Copy out precisely the lines of the material that follows, beginning with the line containing "this 768×512 image." and ending with its last line; exclude pictures.

* _Record extracts_
★ ★ ★
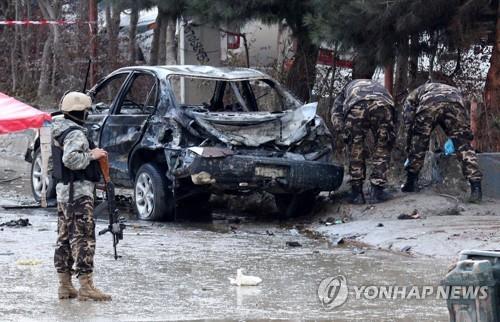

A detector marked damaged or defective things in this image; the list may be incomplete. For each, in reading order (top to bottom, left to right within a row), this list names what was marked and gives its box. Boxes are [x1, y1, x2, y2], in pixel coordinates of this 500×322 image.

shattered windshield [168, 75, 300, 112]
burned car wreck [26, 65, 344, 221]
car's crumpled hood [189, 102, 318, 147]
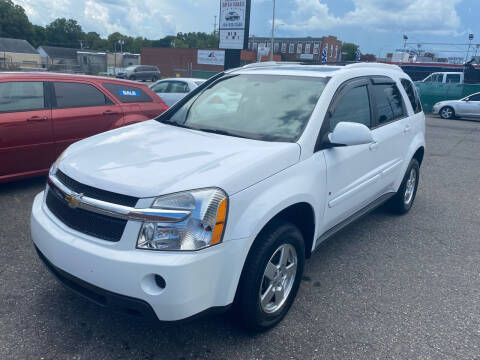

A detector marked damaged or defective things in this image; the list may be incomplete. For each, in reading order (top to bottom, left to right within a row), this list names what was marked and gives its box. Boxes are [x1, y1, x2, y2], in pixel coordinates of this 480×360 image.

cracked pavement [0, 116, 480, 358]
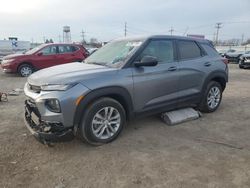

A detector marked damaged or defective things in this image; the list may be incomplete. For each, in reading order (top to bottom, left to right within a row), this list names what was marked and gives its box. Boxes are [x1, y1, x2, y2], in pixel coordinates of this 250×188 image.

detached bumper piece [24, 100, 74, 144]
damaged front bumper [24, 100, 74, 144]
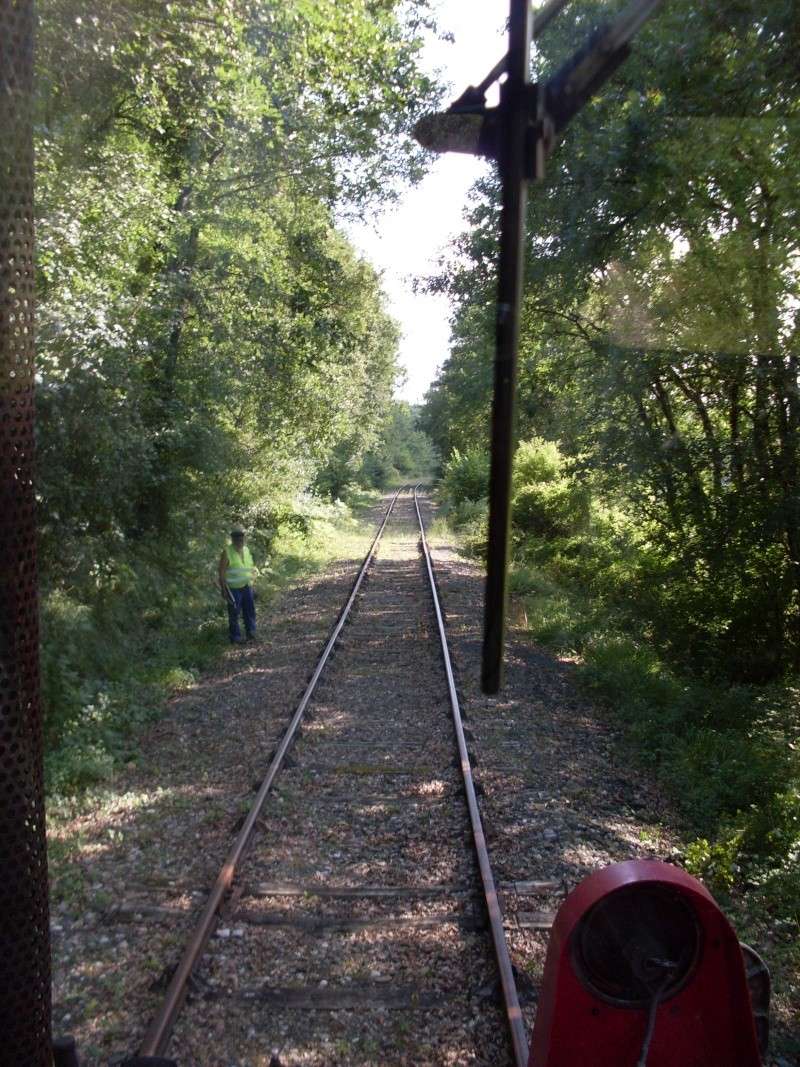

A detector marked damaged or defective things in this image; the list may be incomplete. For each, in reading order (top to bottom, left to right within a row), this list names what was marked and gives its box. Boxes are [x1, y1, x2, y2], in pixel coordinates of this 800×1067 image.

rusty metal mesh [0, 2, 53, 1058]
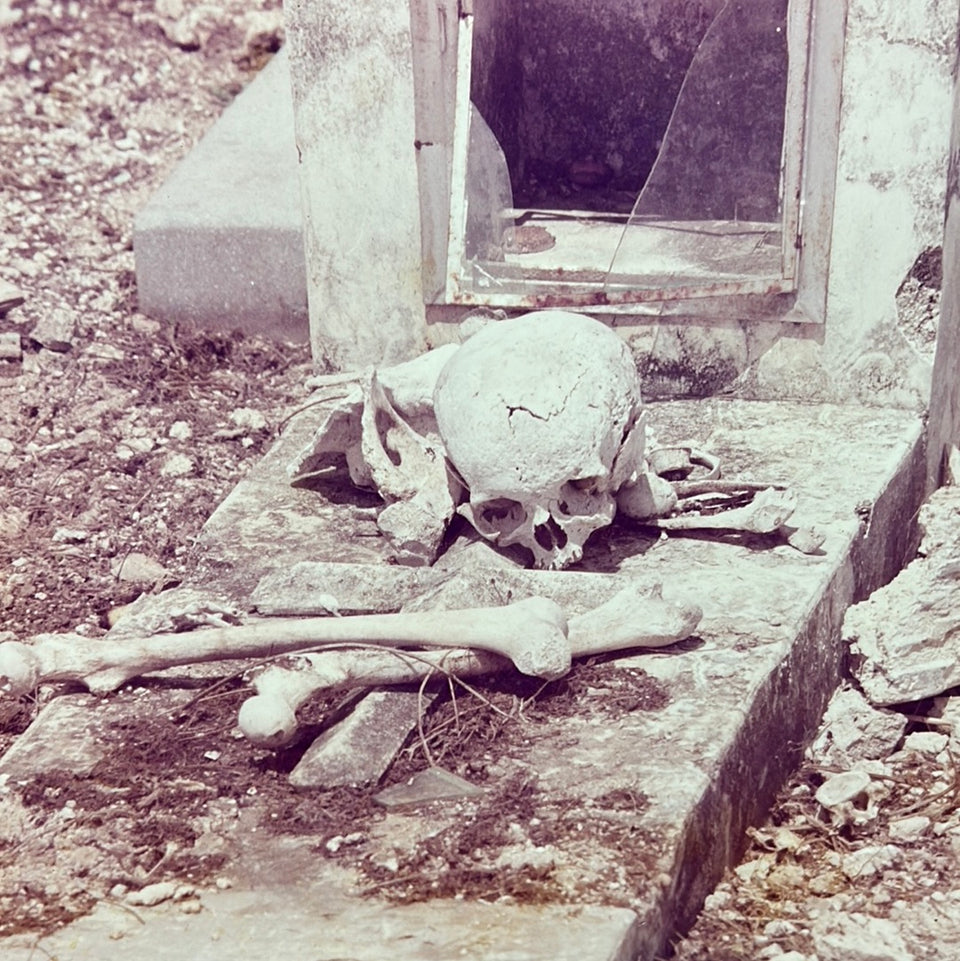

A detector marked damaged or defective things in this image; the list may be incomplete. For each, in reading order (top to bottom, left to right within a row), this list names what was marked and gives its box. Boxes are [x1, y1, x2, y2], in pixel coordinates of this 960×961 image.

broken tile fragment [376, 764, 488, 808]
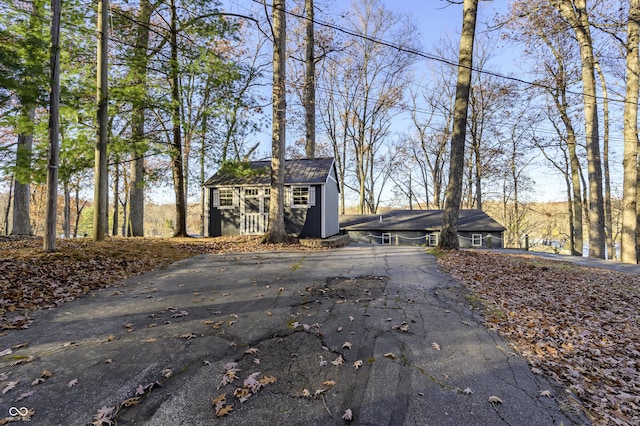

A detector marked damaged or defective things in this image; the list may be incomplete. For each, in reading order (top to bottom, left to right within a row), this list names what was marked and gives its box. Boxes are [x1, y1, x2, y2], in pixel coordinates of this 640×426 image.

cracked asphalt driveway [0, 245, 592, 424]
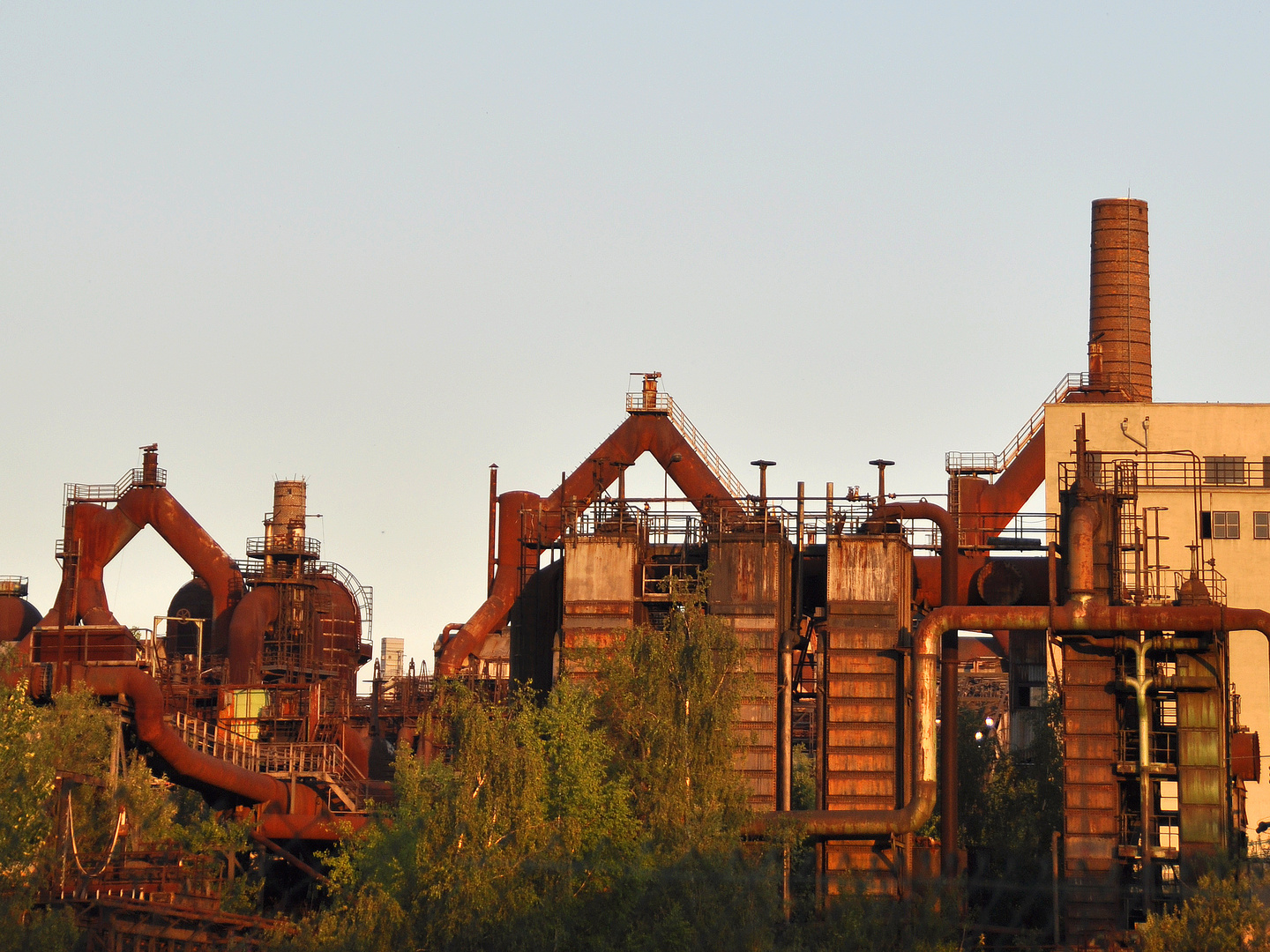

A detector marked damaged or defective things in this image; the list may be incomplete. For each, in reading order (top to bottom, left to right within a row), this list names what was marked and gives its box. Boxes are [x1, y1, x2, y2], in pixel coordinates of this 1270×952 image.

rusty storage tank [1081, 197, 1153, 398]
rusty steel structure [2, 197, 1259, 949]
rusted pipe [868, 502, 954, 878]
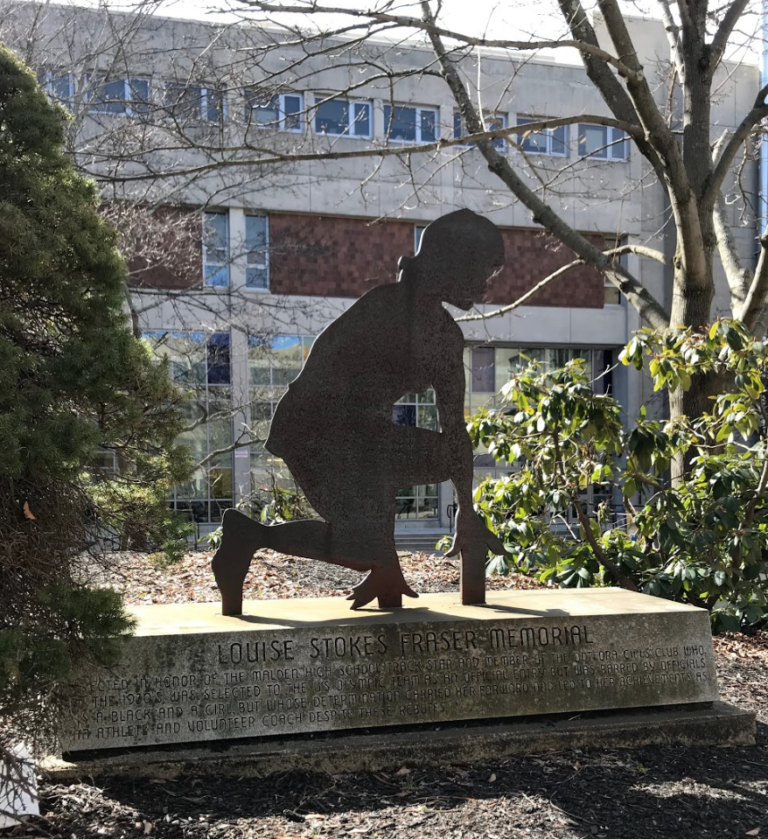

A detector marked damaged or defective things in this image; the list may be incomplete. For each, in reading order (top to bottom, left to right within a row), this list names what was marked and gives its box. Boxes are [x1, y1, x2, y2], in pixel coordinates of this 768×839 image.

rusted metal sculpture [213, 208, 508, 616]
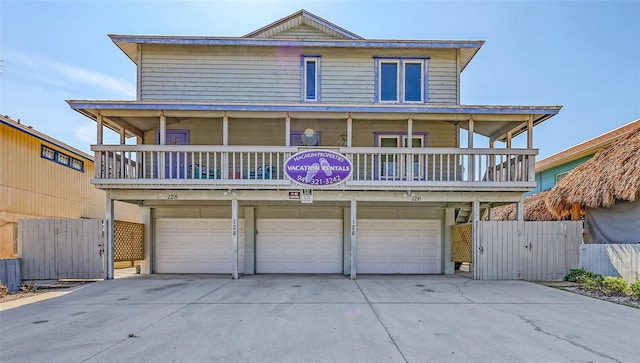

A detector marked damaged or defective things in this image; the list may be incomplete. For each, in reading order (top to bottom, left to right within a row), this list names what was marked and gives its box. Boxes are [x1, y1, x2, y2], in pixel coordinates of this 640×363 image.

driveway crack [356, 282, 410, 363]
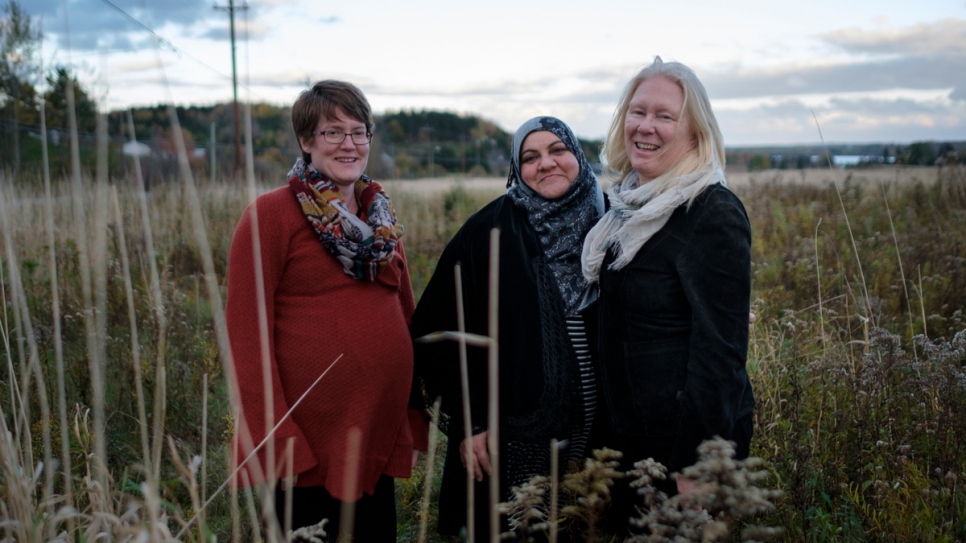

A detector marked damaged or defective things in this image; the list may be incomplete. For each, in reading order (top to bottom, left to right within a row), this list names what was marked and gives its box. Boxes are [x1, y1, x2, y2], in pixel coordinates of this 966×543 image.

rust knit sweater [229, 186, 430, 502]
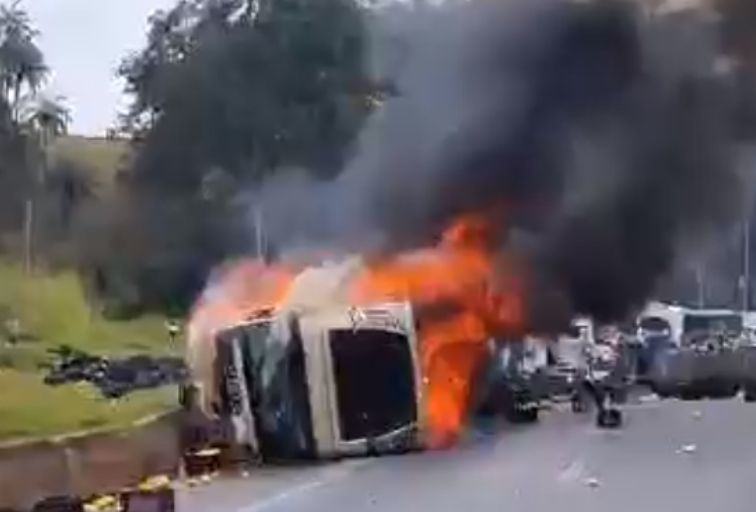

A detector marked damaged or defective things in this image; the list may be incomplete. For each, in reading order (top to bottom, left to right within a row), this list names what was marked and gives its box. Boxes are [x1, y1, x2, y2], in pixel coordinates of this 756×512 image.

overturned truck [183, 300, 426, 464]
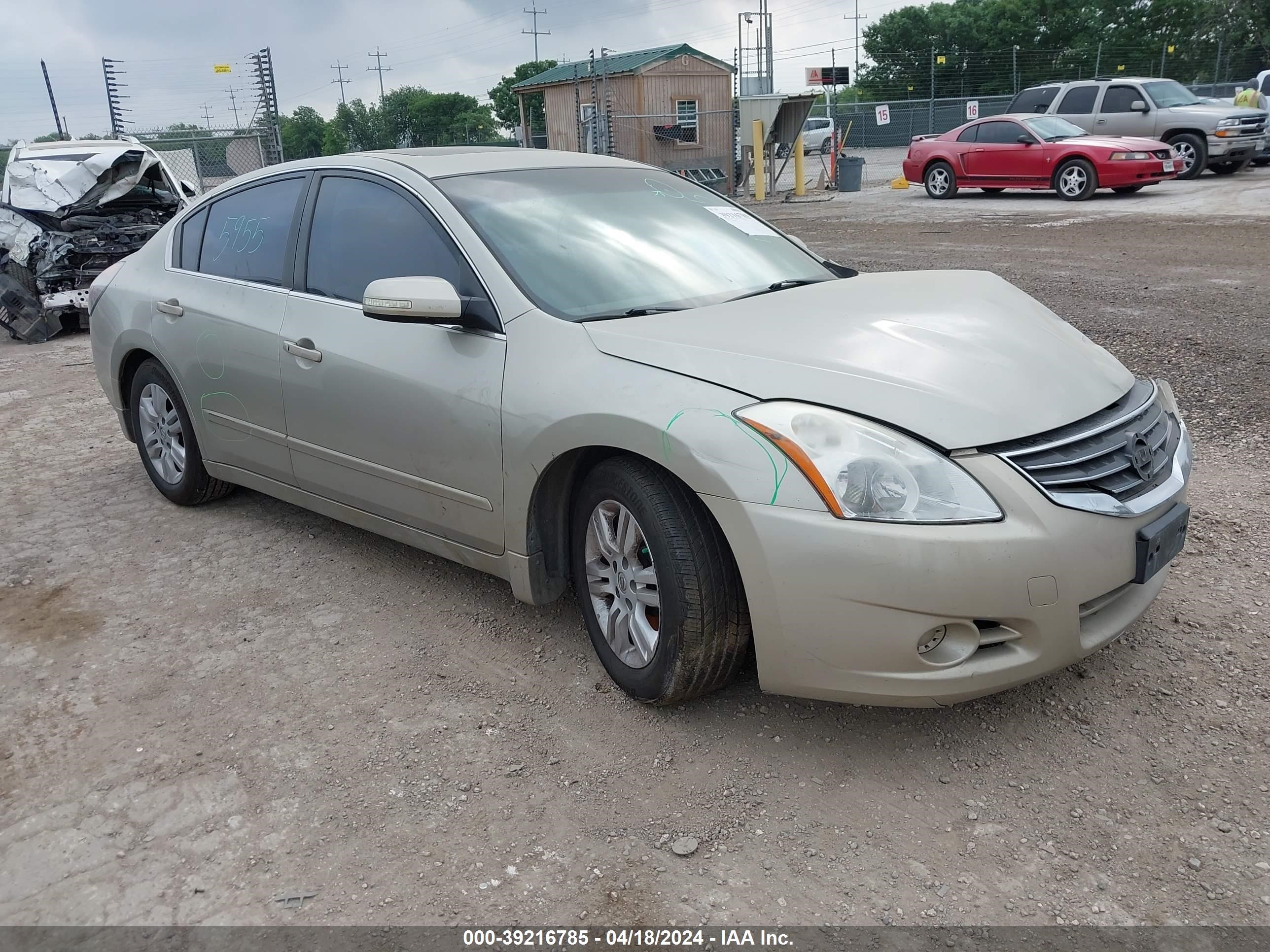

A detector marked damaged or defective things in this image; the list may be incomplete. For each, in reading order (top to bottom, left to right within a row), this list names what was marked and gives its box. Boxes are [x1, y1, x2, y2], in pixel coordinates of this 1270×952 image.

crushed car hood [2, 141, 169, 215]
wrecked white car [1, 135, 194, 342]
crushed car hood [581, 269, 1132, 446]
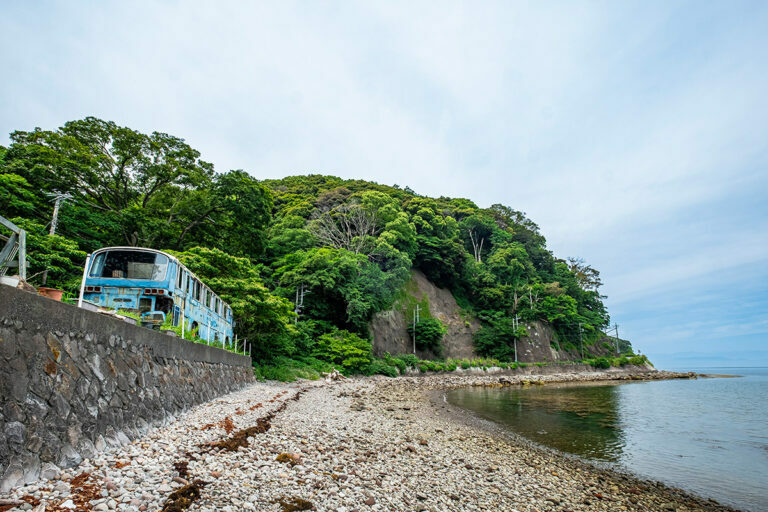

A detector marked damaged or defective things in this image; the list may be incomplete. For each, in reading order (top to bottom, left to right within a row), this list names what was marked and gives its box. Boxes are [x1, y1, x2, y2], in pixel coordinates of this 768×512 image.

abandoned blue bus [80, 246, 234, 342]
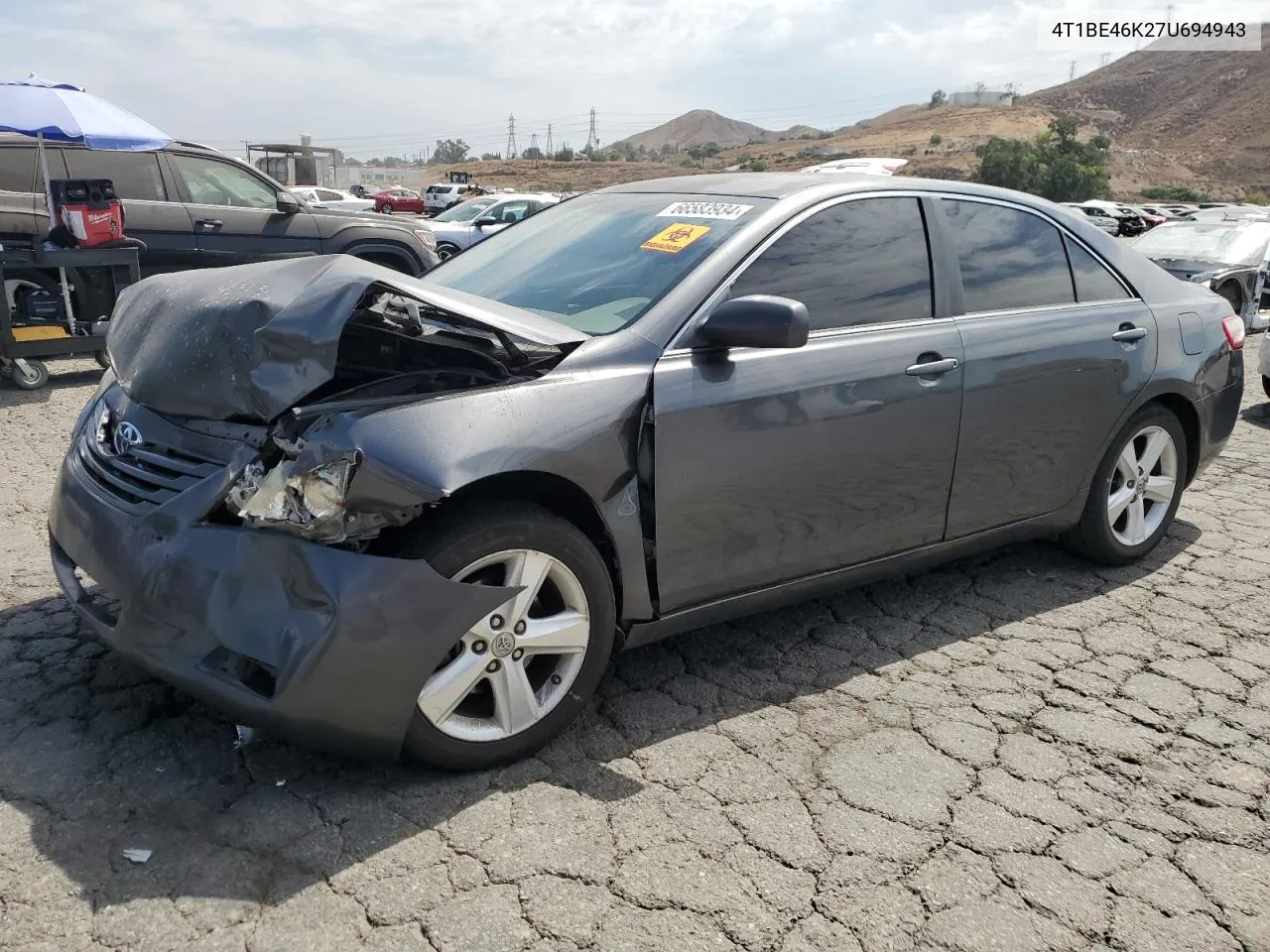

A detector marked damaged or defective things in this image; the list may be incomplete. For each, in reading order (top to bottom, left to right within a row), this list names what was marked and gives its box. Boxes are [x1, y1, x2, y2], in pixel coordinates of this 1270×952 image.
★ ★ ★
* _Solved problem_
A detector marked damaged or defective things in this image; the list may be incomplete. For each, in reading order (top to bottom, left to right within a row), this list names what was marked and gives its box. Boxes are [x1, y1, x2, y2], in pixel coordinates of this 768×512 image.

abandoned blue bus [80, 246, 234, 342]

A detector marked damaged or defective things in this image; the list may be incomplete. For each, in reading order (top to bottom, left to right within a row), this list names what was marked and gives its box. Boxes are [x1, y1, x2, y2], in pixel coordinates of this 1270×952 image.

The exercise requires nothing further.